# KUTIPAN
Bergabung di komunitas sejak masih muda, menurutnya bisa membentuk perempuan sebelum menjadi seorang ibu agar hambatan karier di masa depan bisa diatasi sejak awal. Tak hanya berpusat di Jakarta, dengan jejaring yang mengandalkan media sosial, Komunitas WEWAW juge berkembang hingga memiliki anggota di kota lainnya seperti di Mamuju, Flores, bahkan Bontang.
"Kita tahu tantangan tersebut tak hanya terjadi di kota besar, perempuan dengan tekanan harus menikah dan setelahnya dituntut untuk berada di rumah mengurus rumah tangga," sambungnya.
Jadi Support System Selain Keluarga
Ada berbagai cerita menarik dari para anggota Komunitas WEWAW. Bagi Carla, ia sangat senang bisa ikut ambil bagian dari perkembangan dan kemajuan pribadi anggotanya.
Komunitas ini punya sistem mengadakan pelatihan atau mentoring untuk anggotanya, utamanya dalam mengembangkan soft skills. "Banyak perempuan yang sudah jadi ibu tetap bisa mengembangkan banyak cerita menarik. Seperti seorang ibu yang merasakan gap year, nggak kerja setelah menikah dan punya anak tapi ingin mengejar mimpinya lagi," jelas Carla.
Sebab, baginya saat perempuan menikah bukan berarti ia akan berhenti berkarya. "Di Wewaw teman-teman punya keyakinan jadi ibu bukan berarti cita-cinta berhenti, karena ibu akan jadi role model bagi anak-anaknya. Ibu kalau punya ambisi dan keinginan selain mengurus anak tidak apa-apa," ungkapnya lagi.
Komunitas ini akhirnya menjadi support system atau sistem pendukung bagi anggotanya. "Itu (Support system) pasti tapi kita juga mengembangkan soft skill kita, ada edukasi, sharing pengalaman, dan saling meyakinkan untuk punya misi hidup, personal branding, belajar bisa jadi manajemen project," paparnya yang menyebut bahwa anggota WEWAW kini mencapai sektar 200 orang.

# TUGAS
Tolong tuliskan kembali tanpa perubahan bagian kutipan tentang Komunitas WEWAW yang dimulai pada "Sebab, baginya saat" dan berakhir pada "sektar 200 orang.". Data ini diambil dari sumber yang berbeda.

# BARIS DATA
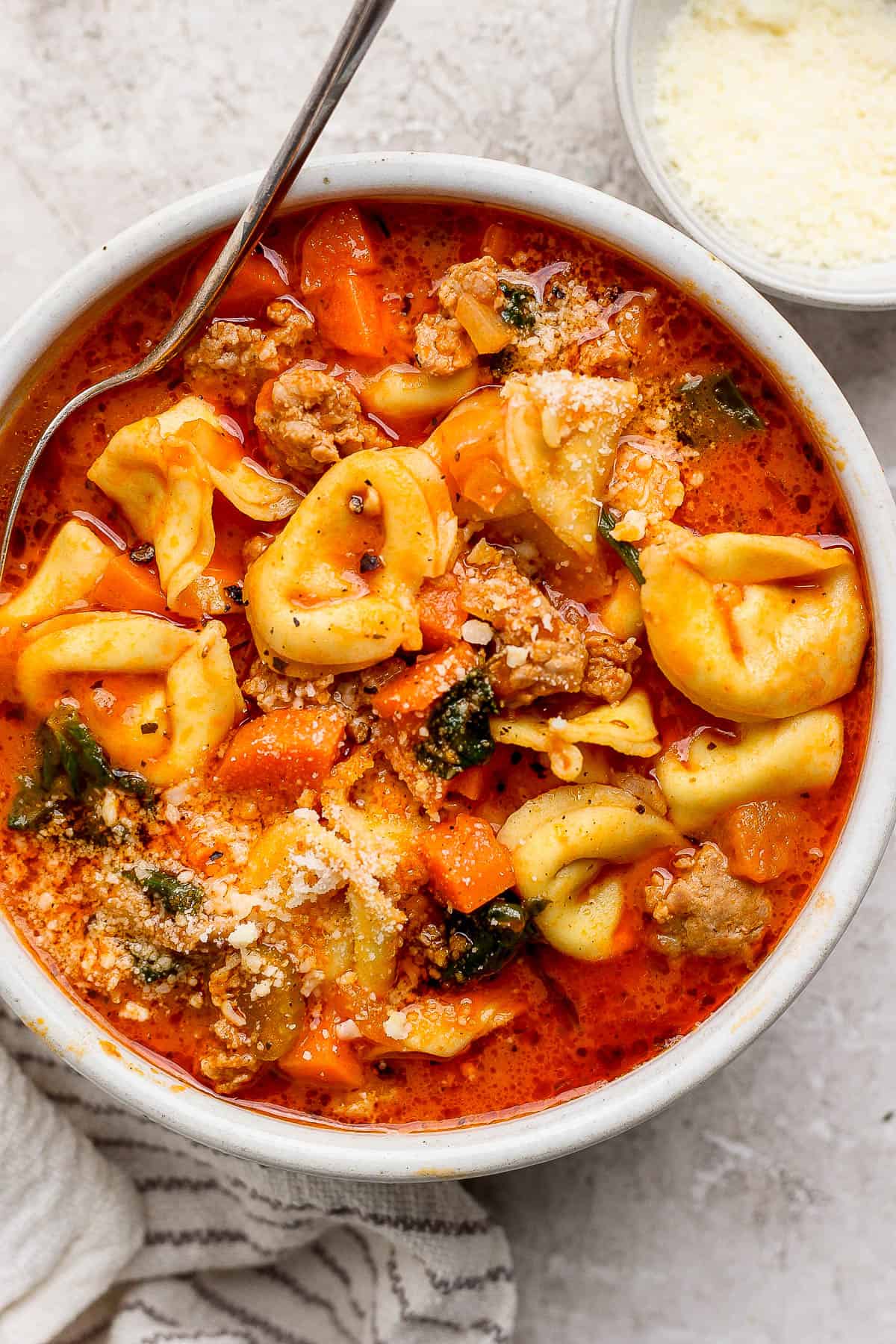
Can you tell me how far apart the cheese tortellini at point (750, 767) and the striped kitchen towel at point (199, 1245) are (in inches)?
59.7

# HASIL TUGAS
Sebab, baginya saat perempuan menikah bukan berarti ia akan berhenti berkarya. "Di Wewaw teman-teman punya keyakinan jadi ibu bukan berarti cita-cinta berhenti, karena ibu akan jadi role model bagi anak-anaknya. Ibu kalau punya ambisi dan keinginan selain mengurus anak tidak apa-apa," ungkapnya lagi.
Komunitas ini akhirnya menjadi support system atau sistem pendukung bagi anggotanya. "Itu (Support system) pasti tapi kita juga mengembangkan soft skill kita, ada edukasi, sharing pengalaman, dan saling meyakinkan untuk punya misi hidup, personal branding, belajar bisa jadi manajemen project," paparnya yang menyebut bahwa anggota WEWAW kini mencapai sektar 200 orang.